Exercise set:
1/ In the post about RegisterFly's marketing emails, what last-second agreement did the company make to keep its customers from losing their domains?
2/ Reproduce the passage of the RegisterFly post that runs from "The company was" up to and including "domains through RegisterFly.".

Disaccredited registrar restarts familiar marketing emails.
RegisterFly, a once-ICANN-accredited registrar that imploded in a wave of scandal last year, has restarted its familiar email marketing campaigns.
The company was famous for sending e-mails with too-good-to-be-true prices, including .com domains at far below wholesale prices. These emails were usually sent weekly. For example, here are some of the offers in these emails:
6/6/06: $2.75 .net domains
6/20/06: $3.25 domain transfers
The latest ads have more reasonable offers, such as $7.99 domain transfers and $6.99 .nets.
As a reminder, RegisterFly is not an accredited registrar. Despite a disclaimer on its site, it did not willingly give up its ICANN status; it was stripped by the organization for non-compliance. The company entered into a last second agreement to transfer its domains to GoDaddy to save its customers from losing all of their domains. I do not recommend registering domains through RegisterFly.
Doug Mehus says
I concur with that statement 100%. As a former RegisterFly customer forced to get my domain names out, I agree wholeheartedly. Interestingly, eNom’s role in the whole debacle was despicable. They were not at all accomodating, to people using RegisterFly’s WHOIS protection service or to people (like me) that managed to get their WHOIS information unmasked. They still required photo ID (which I didn’t have as I don’t drive) even though I e-mailed them from my administrative contact e-mail address. Their Business Development Manager Elida Flores was absolutely no help, with her canned responses. Plus, eNom took forever to terminate RegisterFly’s reseller status.
I won’t use eNom or RegisterFly again. I’ll stick with GoDaddy.com or, failing them, possibly DomainDiscover or Tucows.

Extracted information:

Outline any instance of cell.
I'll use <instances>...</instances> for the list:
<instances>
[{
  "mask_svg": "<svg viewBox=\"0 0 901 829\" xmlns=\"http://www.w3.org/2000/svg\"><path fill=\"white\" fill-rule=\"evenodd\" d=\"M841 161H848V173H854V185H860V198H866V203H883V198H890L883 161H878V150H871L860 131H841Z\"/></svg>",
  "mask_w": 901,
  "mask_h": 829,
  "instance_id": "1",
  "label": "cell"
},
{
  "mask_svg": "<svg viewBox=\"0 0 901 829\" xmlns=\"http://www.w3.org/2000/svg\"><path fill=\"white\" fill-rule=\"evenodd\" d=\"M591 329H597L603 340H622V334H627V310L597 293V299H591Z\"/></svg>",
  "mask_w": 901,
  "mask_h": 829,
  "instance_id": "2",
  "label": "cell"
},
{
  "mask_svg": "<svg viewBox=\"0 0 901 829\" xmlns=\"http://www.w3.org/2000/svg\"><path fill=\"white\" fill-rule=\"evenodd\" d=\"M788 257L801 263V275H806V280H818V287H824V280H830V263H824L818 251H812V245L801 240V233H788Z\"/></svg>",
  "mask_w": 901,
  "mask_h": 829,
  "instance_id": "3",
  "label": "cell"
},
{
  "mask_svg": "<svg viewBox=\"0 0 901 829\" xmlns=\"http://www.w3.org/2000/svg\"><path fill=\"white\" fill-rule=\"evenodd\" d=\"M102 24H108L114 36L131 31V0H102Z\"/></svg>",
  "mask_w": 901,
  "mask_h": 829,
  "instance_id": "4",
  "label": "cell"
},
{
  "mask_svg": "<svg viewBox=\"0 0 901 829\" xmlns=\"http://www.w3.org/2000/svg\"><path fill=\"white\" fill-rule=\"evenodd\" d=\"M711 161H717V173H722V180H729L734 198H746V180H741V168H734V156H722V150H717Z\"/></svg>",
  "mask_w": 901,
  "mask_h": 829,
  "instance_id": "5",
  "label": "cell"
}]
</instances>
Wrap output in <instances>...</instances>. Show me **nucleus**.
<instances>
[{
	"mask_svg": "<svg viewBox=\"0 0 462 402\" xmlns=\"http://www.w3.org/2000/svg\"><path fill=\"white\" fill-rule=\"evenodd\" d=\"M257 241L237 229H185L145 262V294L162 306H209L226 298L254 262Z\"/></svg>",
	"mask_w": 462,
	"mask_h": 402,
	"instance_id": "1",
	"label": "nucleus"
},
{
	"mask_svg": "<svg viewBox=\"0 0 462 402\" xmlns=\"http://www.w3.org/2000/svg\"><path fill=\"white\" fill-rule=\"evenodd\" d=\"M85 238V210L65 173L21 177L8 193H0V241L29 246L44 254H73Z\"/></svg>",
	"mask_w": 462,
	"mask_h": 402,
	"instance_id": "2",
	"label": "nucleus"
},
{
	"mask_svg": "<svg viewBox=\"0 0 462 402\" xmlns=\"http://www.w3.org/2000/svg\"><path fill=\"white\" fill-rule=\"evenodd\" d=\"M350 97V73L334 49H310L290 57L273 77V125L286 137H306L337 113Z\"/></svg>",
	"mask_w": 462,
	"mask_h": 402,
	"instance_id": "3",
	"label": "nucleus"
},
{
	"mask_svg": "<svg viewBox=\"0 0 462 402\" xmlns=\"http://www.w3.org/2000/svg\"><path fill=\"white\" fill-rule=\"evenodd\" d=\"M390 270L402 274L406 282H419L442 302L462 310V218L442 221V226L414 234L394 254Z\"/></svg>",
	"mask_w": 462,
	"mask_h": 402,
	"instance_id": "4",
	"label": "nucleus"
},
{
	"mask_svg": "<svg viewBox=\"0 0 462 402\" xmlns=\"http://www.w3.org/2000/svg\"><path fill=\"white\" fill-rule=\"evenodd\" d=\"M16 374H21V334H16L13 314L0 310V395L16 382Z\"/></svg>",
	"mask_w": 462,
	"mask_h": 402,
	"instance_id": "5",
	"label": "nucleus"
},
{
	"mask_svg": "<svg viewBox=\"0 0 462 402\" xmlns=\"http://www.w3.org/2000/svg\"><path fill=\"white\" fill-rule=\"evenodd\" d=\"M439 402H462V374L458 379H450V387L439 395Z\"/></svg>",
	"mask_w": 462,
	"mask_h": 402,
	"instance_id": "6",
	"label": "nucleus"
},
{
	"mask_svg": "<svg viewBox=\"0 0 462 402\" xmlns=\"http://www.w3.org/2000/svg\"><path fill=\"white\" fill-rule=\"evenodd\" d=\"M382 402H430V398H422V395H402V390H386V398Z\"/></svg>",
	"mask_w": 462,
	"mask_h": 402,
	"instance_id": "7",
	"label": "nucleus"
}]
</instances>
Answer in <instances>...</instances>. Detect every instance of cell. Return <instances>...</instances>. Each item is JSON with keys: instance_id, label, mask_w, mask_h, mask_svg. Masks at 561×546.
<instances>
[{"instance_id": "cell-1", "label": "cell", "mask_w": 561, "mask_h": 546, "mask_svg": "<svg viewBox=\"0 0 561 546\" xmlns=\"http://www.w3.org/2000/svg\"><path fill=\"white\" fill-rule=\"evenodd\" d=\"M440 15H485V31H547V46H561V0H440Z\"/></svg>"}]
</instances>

Answer section:
1/ It agreed to transfer its domains to GoDaddy.

2/
The company was famous for sending e-mails with too-good-to-be-true prices, including .com domains at far below wholesale prices. These emails were usually sent weekly. For example, here are some of the offers in these emails:
6/6/06: $2.75 .net domains
6/20/06: $3.25 domain transfers
The latest ads have more reasonable offers, such as $7.99 domain transfers and $6.99 .nets.
As a reminder, RegisterFly is not an accredited registrar. Despite a disclaimer on its site, it did not willingly give up its ICANN status; it was stripped by the organization for non-compliance. The company entered into a last second agreement to transfer its domains to GoDaddy to save its customers from losing all of their domains. I do not recommend registering domains through RegisterFly.